I’m so glad I don’t live in a State dominated by MAGA hat mouth breathers. We have a lot of them here in NJ, but they’re a minority.
@Wayne Marks: Most of them are pretty quiet. The real problem is they vote and that sucks.
Steve in the ATL
Way to bury the lede, David!
@Steve in the ATL: Don’t book the cruise just yet.
@Steve in the ATL: It does not guarantee work for lawyers because by and large people on Medicaid can’t afford lawyers even if they desperately need one. It’s simply a way of reducing the number of people who have a claim for benefits and it is absolutely chaotic for health care providers trying to get reimbursed for providing services to Medicaid beneficiaries.

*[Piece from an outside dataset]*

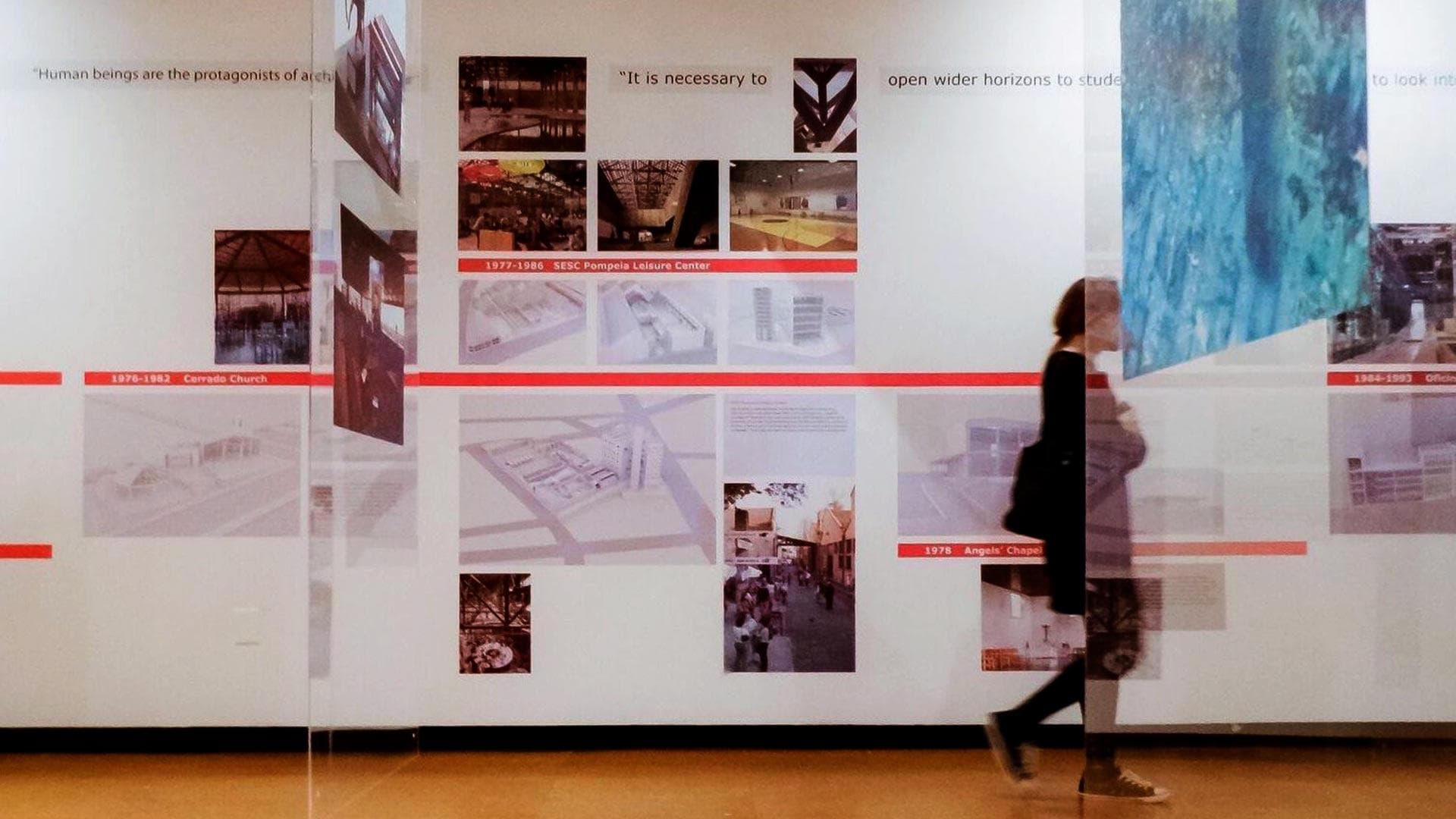 visitor walks past photos on wall as part of “Lina Bo Bardi: To Teach Is to Construct” exhibition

@rikyrah: Harold Pollack is good people. And knowledgeable — he teaches health care policy at the University of Chicago
He is just naturally more optimistic than most of the rest of us.
Ella in New Mexico
FYI: If you put Medicaid eligibility back down to 100% of poverty all the working poor get tossed off their insurance. 138% is only 16753 annually. Seriously dumb idea.
Thats someone working for $8.00 bucks an hour, 40 hours a week. My son’s girlfriend fell off her parent’s policy. She plans to go to Vet school someday but needs to work a while first. Currently makes what’s considered a “competitive” $10/hr as a veterinary tech around 32 hrs a week, and she got Medicaid health insurance because her annual income fell just under New Mexico’s income limits. Personally, I think she deserves it.
Never forget that numbers have faces my friends.
IMHO a lot of people would vote for a Medicaid expansion and then also vote for a Republican rep. They want Democratic policies without the pesky Democrats.
@OzarkHillbilly: I think you’re right, but so far they’re on the side of making sure the “layabouts” have to go bankrupt if they need medical care. I cannot understand how a state that votes down right-to-work by 60+%, votes to raise the minimum wage, and passed Amendment 1 by 60+% can also have the state government and legislature we have.
But this is part of the problem. The “politically dignified path” is not rational, or good actuarial or social policy.
@Brachiator: What about the indignity of being forced to go to an ER and hope that they don’t send you home after giving you the perfunctory once over and then sending you a bill that sends you into bankruptcy? This exquisite sensitivity to the dignity of assholes is going to kill us.